Stef Doedée

Personal information
- Date of birth: 17 February 1987 (age 39)
- Place of birth: Berlicum, Netherlands
- Position: Goalkeeper

Team information
- Current team: ASWH (goalkeeping coach)

Youth career
- 2001–2007: Feyenoord

Senior career*
- Years: Team / Apps / (Gls)
- 2007–2009: RKC / 0 / (0)
- 2009–2012: Dordrecht / 64 / (0)
- 2012: Inter Turku / 9 / (0)
- 2013: Dordrecht / 7 / (0)
- 2013–2019: ASWH
- 2019–2021: Smitshoek
- Total:  / 80+ / (0+)

= Stef Doedée =

Dutch former professional footballer

Stef Doedée (born 17 February 1987) is a Dutch football coach and former professional player who is a goalkeeping coach at ASWH.

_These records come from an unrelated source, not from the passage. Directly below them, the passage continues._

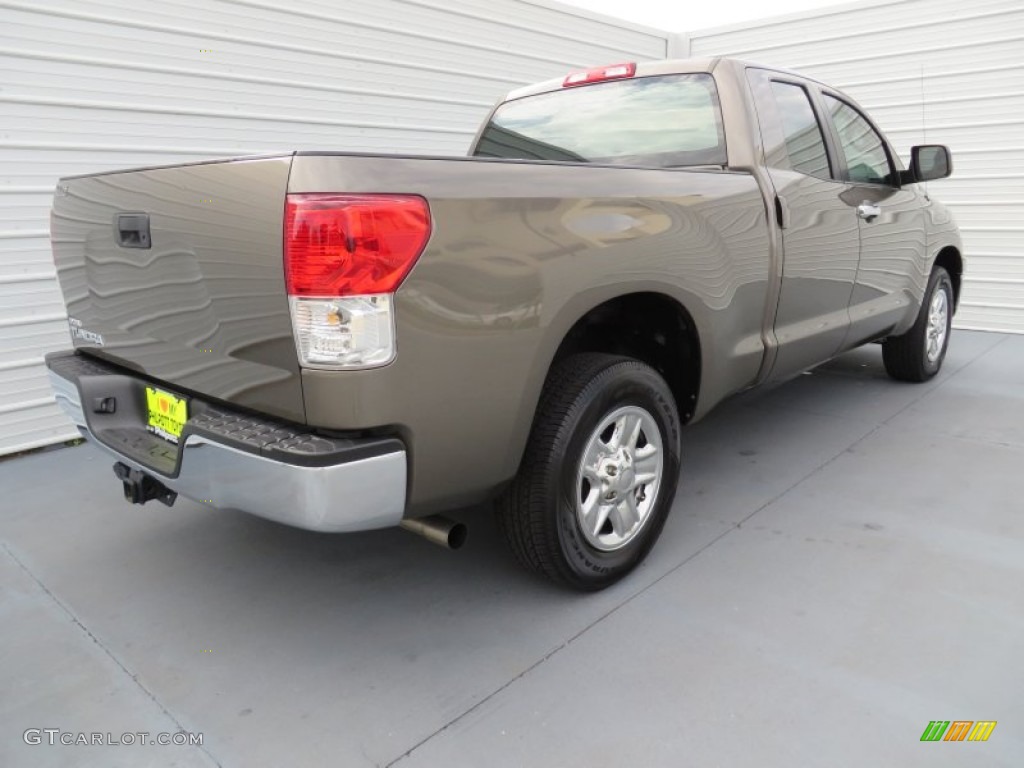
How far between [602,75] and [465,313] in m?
A: 2.05

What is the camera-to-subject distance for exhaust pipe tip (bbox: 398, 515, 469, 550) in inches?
82.3

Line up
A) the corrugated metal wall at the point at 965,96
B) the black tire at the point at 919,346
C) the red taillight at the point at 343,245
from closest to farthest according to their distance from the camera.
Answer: the red taillight at the point at 343,245 < the black tire at the point at 919,346 < the corrugated metal wall at the point at 965,96

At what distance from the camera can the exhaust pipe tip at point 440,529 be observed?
2090mm

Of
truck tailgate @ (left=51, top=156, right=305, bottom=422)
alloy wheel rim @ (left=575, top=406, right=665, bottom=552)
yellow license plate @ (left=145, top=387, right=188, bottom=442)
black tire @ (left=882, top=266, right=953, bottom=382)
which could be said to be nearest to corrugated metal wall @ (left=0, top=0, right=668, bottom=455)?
truck tailgate @ (left=51, top=156, right=305, bottom=422)

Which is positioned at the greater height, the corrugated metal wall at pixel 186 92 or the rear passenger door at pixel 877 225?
the corrugated metal wall at pixel 186 92

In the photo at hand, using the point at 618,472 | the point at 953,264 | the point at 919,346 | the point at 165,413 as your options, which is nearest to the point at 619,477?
the point at 618,472

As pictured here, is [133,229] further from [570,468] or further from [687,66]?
[687,66]

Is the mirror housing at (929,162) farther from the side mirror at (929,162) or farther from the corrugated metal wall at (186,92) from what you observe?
the corrugated metal wall at (186,92)

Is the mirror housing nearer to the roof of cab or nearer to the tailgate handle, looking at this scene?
the roof of cab

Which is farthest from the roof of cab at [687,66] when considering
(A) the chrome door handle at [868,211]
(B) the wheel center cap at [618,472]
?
(B) the wheel center cap at [618,472]

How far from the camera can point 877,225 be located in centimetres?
395

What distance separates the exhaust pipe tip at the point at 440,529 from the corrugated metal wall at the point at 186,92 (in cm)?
239

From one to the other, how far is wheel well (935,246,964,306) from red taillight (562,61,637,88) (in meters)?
2.75

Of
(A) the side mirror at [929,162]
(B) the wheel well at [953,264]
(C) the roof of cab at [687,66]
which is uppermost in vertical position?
(C) the roof of cab at [687,66]
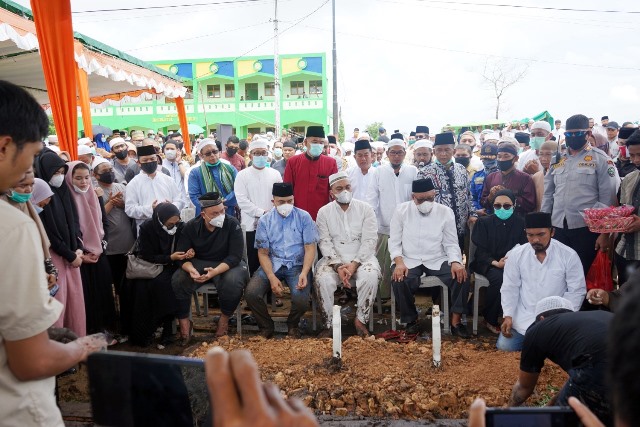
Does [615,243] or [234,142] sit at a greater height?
[234,142]

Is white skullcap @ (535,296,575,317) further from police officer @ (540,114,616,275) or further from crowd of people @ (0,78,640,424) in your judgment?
police officer @ (540,114,616,275)

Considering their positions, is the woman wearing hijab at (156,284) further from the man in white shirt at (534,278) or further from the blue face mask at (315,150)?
the man in white shirt at (534,278)

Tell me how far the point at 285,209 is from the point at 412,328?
201 cm

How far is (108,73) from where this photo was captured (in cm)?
775

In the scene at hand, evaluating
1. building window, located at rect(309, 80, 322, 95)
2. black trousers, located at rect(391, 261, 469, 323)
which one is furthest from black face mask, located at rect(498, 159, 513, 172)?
building window, located at rect(309, 80, 322, 95)

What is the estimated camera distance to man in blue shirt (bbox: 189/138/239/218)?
22.3 feet

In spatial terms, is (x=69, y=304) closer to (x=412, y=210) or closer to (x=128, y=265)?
(x=128, y=265)

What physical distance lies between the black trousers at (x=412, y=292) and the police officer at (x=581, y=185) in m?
1.28

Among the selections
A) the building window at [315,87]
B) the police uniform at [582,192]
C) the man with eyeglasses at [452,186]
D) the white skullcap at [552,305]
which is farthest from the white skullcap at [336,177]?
the building window at [315,87]

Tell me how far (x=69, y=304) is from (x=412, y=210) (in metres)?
3.85

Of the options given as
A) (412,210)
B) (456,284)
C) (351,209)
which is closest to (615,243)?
(456,284)

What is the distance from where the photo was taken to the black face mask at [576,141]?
17.8 feet

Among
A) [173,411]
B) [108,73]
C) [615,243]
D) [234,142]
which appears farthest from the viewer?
[234,142]

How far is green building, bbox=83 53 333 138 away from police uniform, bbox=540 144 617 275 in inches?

Doedée played as a goalkeeper for Feyenoord, RKC Waalwijk, FC Dordrecht, Inter Turku, ASWH and VV Smitshoek.

==Playing career==
Doedée played in the Netherlands for Feyenoord, RKC Waalwijk and Dordrecht. He signed for Finnish club Inter Turku in August 2012, signing a contract until end of season 2012. From 2013 he was under contract at ASWH with which he ascended to the Derde Divisie (2016) and Tweede Divisie (2019). He did not actually play in the Tweede Divisie as he had previously signed to transfer to Hoofdklasse-side VV Smitshoek.

==Coaching career==
Immediately after ending his player career in 2021, he signed as goalkeeping coach for the 2nd, U23, and U19 teams of ASWH.